Choosing an MPSC Queue for a Centralized Trading Engine

I started this trading engine with three constraints in mind:

A centralized engine
Supports multiple strategies
Low latency

Benchmark code repo: github.com/junhjang/nonblocking-dispatch-bench

Strategies run as separate processes so they stay isolated and observable. Each venue gateway also runs on its own thread, so a slow or broken venue does not block other venues.

The Order Engine, simplified, has two layers: Orchestrator and Gateway. The real engine has more layers, but by role they group into these two. A gateway is created per (Venue, Credential). The Orchestrator is the central event loop every order passes through. Risk check, position tracking, and kill switch all sit in one place, and observability also ends there.

Strategies are isolated as processes. The Orchestrator and Gateways are threads in the same process, pinned to cores.

Following the pipeline, there are four hand-off points:

submit_q (strategy → orchestrator): N → 1, MPSC
gateway_inbox (orchestrator → gateway X): 1 → 1, SPSC. One per gateway (M total)
completion_q (gateway → orchestrator): M → 1, MPSC
return_q (orchestrator → strategy Y): 1 → 1, SPSC. One per strategy (N total)

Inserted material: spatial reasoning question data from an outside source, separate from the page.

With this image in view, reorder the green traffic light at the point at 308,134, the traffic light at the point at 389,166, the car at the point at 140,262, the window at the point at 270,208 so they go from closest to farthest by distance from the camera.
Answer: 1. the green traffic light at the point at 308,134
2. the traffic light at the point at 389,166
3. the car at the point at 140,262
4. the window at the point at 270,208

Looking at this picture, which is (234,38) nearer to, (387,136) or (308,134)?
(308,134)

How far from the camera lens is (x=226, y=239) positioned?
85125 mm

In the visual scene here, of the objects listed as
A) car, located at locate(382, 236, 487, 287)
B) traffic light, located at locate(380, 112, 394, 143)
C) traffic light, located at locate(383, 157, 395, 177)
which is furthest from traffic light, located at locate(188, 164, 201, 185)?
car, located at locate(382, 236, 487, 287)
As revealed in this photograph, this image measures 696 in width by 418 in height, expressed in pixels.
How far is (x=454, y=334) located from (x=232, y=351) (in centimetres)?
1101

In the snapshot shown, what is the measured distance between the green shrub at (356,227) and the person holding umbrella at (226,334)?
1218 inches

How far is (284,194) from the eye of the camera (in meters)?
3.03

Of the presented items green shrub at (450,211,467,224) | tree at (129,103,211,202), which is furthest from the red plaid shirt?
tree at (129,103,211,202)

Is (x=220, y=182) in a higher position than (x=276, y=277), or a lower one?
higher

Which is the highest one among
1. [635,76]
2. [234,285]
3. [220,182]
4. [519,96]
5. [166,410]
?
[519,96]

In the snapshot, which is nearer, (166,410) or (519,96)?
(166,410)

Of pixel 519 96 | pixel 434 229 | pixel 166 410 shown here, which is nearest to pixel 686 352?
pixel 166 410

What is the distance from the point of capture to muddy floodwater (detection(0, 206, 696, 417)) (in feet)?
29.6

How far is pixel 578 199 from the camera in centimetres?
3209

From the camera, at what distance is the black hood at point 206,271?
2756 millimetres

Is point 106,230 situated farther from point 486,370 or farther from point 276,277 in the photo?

Contention happens at #1 and #3, the two MPSC spots. These are what this benchmark measures.

1. Non-blocking candidates

I picked 4 candidates. They are the common choices for MPSC hand-off in Rust.

Candidate	Structure	lock-free?	bounded?
① std::sync::mpsc	linked list, MPSC	both	unbounded
② crossbeam-channel	array ring, MPMC	both	bounded
③ ArrayQueue	array ring, MPMC	YES	bounded
④ per-producer SPSC + mux	N SPSC rings	YES	bounded

Terms you will see often

lock-free: many threads can touch the same data structure at once without locks, safely. Done with atomic ops.
atomic op: an op that cannot be cut in the middle. The CPU handles it in one shot.
CAS (Compare-And-Swap): an atomic op that says "if memory holds X, change it to Y". If many threads try at once, only one wins; the rest see the failure.
park: the OS putting a thread to sleep. The thread uses no CPU time and waits to be woken up.
ring: a fixed-size array that wraps back to the start when it reaches the end. Marked as ↺ in the tables and figures.
both (in the table): supports a lock-free call (fails fast) and a blocking call (parks until a slot opens). YES means lock-free only.

① std::sync::mpsc

linked nodes (heap-allocated), unbounded

→

●

→

●

→

●

→

Pros: Rust standard library (no external crate), unbounded (push is never refused)
Cons (latency): allocates per block (not per push, but still a cost); pop chases pointers across the heap and hits cache misses

P calls push

↓

alloc new node from heap (per-block, amortized)

↓

atomic link to list tail (CAS)

② crossbeam-channel

bounded ring inside channel wrapper

→

channel wrapper

●

↺

+ park / select / timeout

→

Pros: supports blocking, select, and timeout. The inner ring is the same algorithm family as ③
Cons (latency): this bench uses only non-blocking push, but every call still goes through the wrapper machinery (notify, etc). You pay for features you do not use

P calls push

↓

CAS on ring tail (claim slot + write value)

↓

wrapper notify machinery (check sleeping receivers, unused but always traversed)

↓

return Ok or Err(Full)

③ crossbeam_queue::ArrayQueue

bare bounded ring (same shape, no wrapper)

→

●

↺

CAS only, no park

→

Pros (latency): one call = one CAS. No wrapper, so push/pop cost is minimal
Cons: no blocking call. The caller has to handle backpressure

P calls push

↓

CAS on ring tail (claim slot + write value)

↓

return Ok or Err(Full)

④ per-producer SPSC + mux

N bounded SPSC rings, consumer scans all

→

ring 1

→

ring 2

→

ring 3

→

C scans N

Pros (latency): producers never touch the same atomic, so push contention is zero and latency is stable
Cons (latency): the consumer has to scan N queues each loop, so pop latency grows with N

each P does atomic store to own ring tail (no CAS needed, SPSC)

↓

isolated from other producers' atomics, so push contention is zero

↓

consumer peeks N rings sequentially (round-robin)

2. Experiment setup

The bench mimics a real trading setup but does not talk to a real exchange. Each venue is abstracted as a single delay D. When an order arrives at a gateway, it is held for D ~ Uniform(5ms, 500ms) and then returned. This rolls the network and matching-engine round trip into one distribution.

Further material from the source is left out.